La société FCO SAS soutient qu'il ne peut y avoir de violation du Pacte de famille, celui-ci ne s'appliquant que « tant que Monsieur Jean-Pierre S. serait Président de FCO SAS » et que les appelantes confondent l'intérêt social et leur propre intérêt. Elle soutient que la famille S. ne doit pas être confondue avec la société FCO SAS.

Thomas S. indique qu'il ne peut seul être l'auteur d'un abus de majorité, que les appelantes n'apportent pas la preuve de ce que la délibération contestée favorise Jean-Pierre S., que la lettre du Pacte de famille a parfaitement été respectée et que ses soeurs n'établissent pas que leur révocation serait contraire à l'intérêt social.

Monsieur Jean-Pierre S. fait valoir que les éléments constitutifs de l'abus de majorité ne sont pas caractérisés, qu'il n'y a a pas eu de "manoeuvres artificielles et frauduleuses" afin de frauder les droits de Marie et Emmanuèle S. et que leur révocation n'est pas contraire à l'intérêt général de la société.

Deux éléments cumulatifs sont nécessaires pour constituer un abus de majorité. La décision doit avoir été prise contrairement à l'intérêt social et dans l'unique dessein de favoriser les membres de la majorité au détriment des membres de la minorité. Il appartient à celui qui se prévaut d'un abus de majorité de l'établir.

Sur la première condition la cour considère que c'est à juste titre que les premiers juges ont rappelé que la somme des intérêts particuliers de chacun des associés ne s'assimile pas à l'intérêt général. L'intérêt social ne peut être déterminé par le seul intérêt familial, telle la nécessité de maintenir la cohérence familiale, quand bien même l'actionnariat serait uniquement détenu par la famille. Ainsi, la révocation du mandat de deux membres de la famille est insuffisante à établir une contrariété à l'intérêt de la société sauf à considérer que les deux mandataires sociaux étaient indispensables à la bonne marche de la société ce qui n'est pas soutenu en l'espèce. Sur ce point il n'est pas inutile de souligner que Mesdames Marie et Emmanuèle S. ont chacune une autre activité qui les tient éloignées de la France alors que Monsieur Thomas S. assure depuis plusieurs années avec son père la direction opérationnelle quotidienne de l'entreprise.

(Objectif de l'exercice)
Répondez aux questions suivantes d'après le passage sur l'abus de majorité.
(a) Selon la société FCO SAS, jusqu'à quand le Pacte de famille s'applique-t-il ?
(b) Quels sont les deux éléments cumulatifs nécessaires pour constituer un abus de majorité ?
(c) Qui assure depuis plusieurs années, avec son père, la direction opérationnelle quotidienne de l'entreprise ?

Entrées pour l'étiquetage par boîtes englobantes:
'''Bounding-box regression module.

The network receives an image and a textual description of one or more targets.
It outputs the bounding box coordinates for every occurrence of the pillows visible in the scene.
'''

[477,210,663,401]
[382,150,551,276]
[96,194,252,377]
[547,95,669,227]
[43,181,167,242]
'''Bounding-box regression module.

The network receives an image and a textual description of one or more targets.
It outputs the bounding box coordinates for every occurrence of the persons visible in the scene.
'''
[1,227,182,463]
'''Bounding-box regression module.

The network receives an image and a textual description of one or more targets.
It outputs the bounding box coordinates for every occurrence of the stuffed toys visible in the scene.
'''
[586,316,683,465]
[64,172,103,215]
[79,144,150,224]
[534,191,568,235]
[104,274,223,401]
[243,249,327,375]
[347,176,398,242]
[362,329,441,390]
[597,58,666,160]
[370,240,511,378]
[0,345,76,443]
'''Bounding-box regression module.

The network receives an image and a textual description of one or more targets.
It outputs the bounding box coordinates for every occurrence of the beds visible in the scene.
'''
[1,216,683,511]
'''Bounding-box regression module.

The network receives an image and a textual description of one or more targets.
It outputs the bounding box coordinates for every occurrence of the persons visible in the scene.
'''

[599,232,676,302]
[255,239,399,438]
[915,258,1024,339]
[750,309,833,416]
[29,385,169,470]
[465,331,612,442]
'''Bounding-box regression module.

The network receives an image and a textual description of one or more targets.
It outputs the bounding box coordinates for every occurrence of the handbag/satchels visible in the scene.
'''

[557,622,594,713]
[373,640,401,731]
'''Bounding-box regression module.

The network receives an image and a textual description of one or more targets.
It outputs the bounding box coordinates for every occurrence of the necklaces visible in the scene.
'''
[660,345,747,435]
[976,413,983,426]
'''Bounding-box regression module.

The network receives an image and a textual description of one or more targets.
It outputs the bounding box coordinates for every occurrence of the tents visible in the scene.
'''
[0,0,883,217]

(Résultat attendu)
(a) Il s'applique « tant que Monsieur Jean-Pierre S. serait Président de FCO SAS ».
(b) La décision doit avoir été prise contrairement à l'intérêt social, et dans l'unique dessein de favoriser les membres de la majorité au détriment des membres de la minorité.
(c) Monsieur Thomas S.